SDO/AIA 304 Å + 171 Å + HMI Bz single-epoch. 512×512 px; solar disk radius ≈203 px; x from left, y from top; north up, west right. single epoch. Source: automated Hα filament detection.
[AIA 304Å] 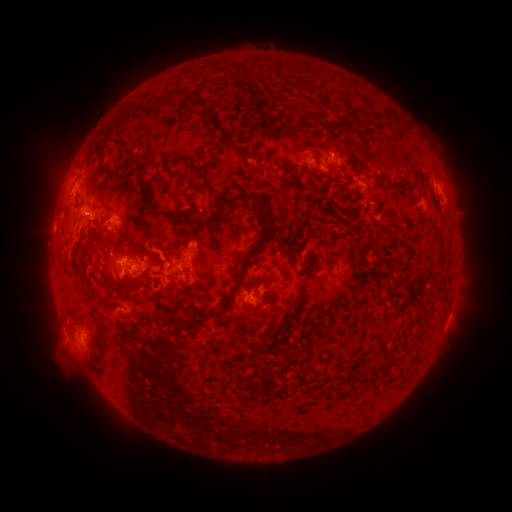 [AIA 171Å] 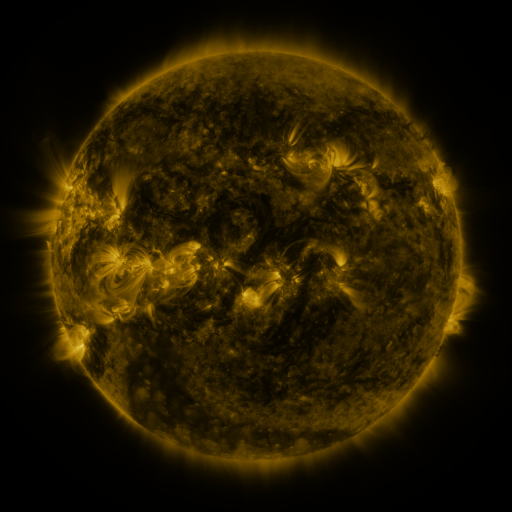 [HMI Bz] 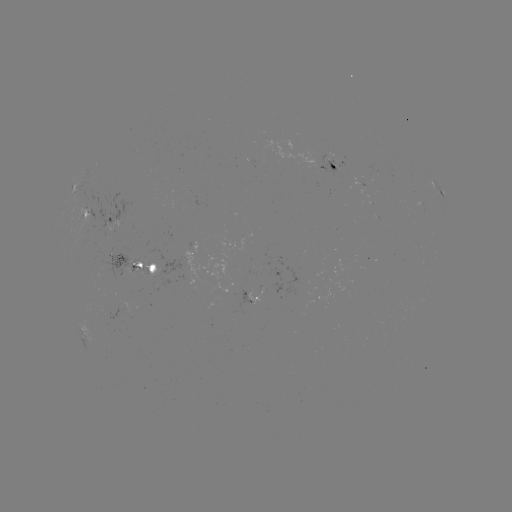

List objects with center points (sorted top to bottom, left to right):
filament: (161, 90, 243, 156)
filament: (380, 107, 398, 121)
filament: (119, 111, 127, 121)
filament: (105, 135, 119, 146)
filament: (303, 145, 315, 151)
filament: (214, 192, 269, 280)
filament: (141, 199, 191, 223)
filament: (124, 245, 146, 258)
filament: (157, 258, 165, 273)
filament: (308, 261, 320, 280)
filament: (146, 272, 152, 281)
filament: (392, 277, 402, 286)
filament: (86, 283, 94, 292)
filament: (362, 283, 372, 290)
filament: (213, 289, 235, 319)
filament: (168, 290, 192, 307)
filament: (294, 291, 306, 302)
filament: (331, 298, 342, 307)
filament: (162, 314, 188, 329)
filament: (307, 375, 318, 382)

────────────────

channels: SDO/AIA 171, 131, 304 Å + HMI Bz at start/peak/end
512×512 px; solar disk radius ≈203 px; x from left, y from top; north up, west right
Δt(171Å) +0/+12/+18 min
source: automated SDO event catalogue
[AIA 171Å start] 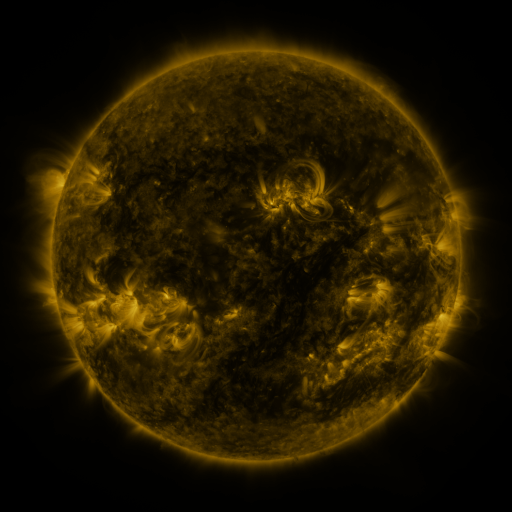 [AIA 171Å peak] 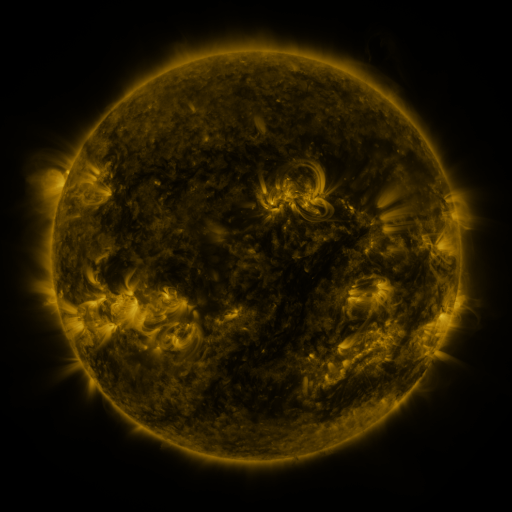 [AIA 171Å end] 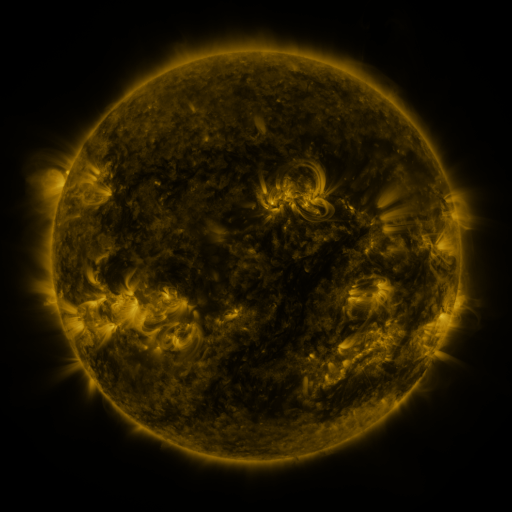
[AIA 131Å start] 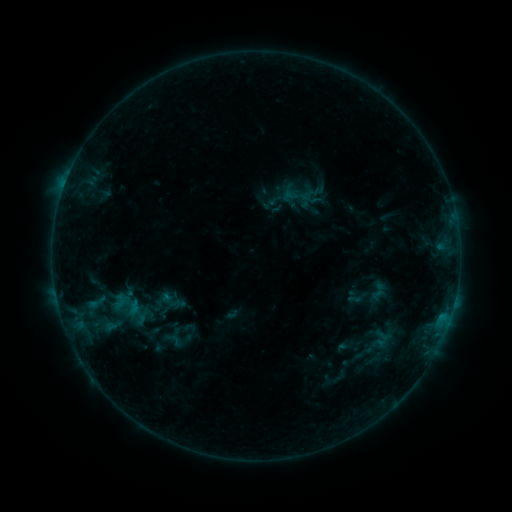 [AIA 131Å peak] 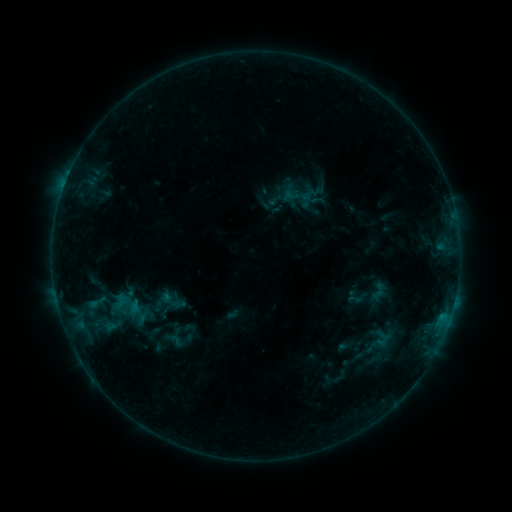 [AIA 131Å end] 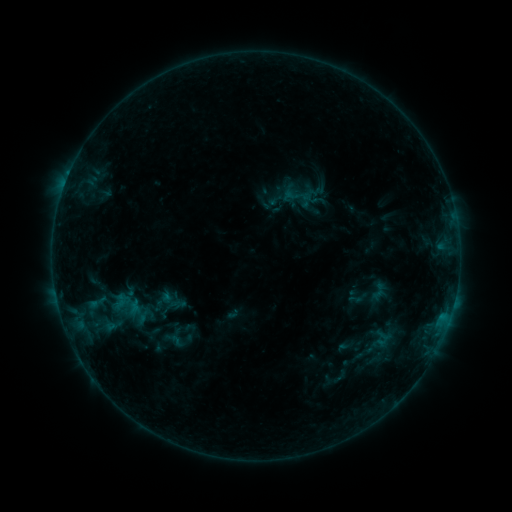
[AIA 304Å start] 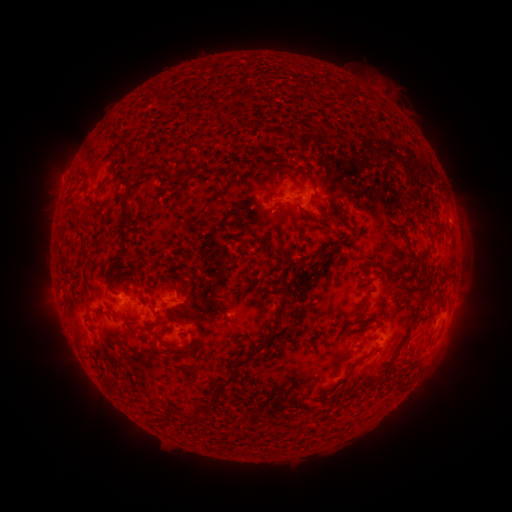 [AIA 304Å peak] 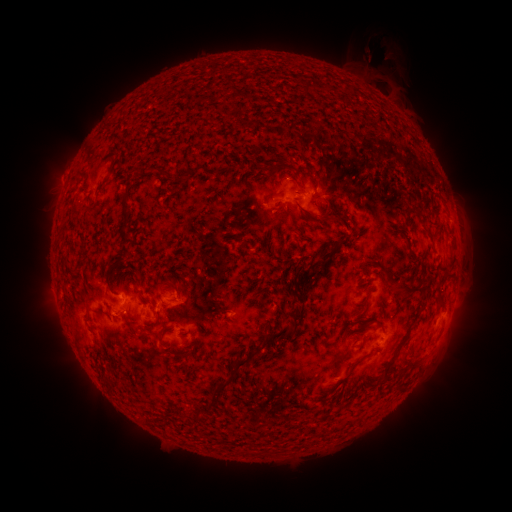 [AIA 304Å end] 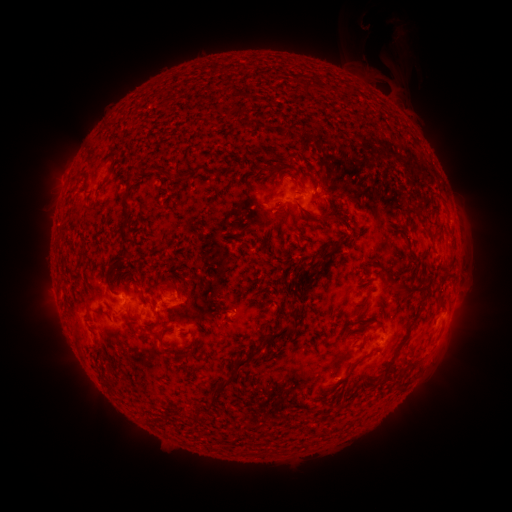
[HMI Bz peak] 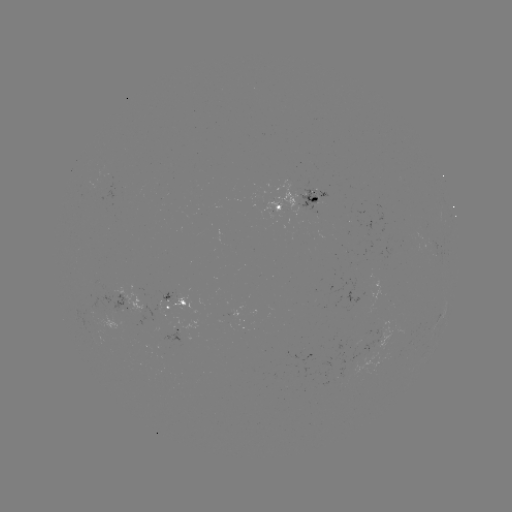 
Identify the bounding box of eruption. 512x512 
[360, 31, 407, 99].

────────────────

Which lines above hold the string "disk"? Copy each of them.

Written answer:
SDO/AIA 304 Å + 171 Å + HMI Bz single-epoch. 512×512 px; solar disk radius ≈203 px; x from left, y from top; north up, west right. single epoch. Source: automated Hα filament detection.
512×512 px; solar disk radius ≈203 px; x from left, y from top; north up, west right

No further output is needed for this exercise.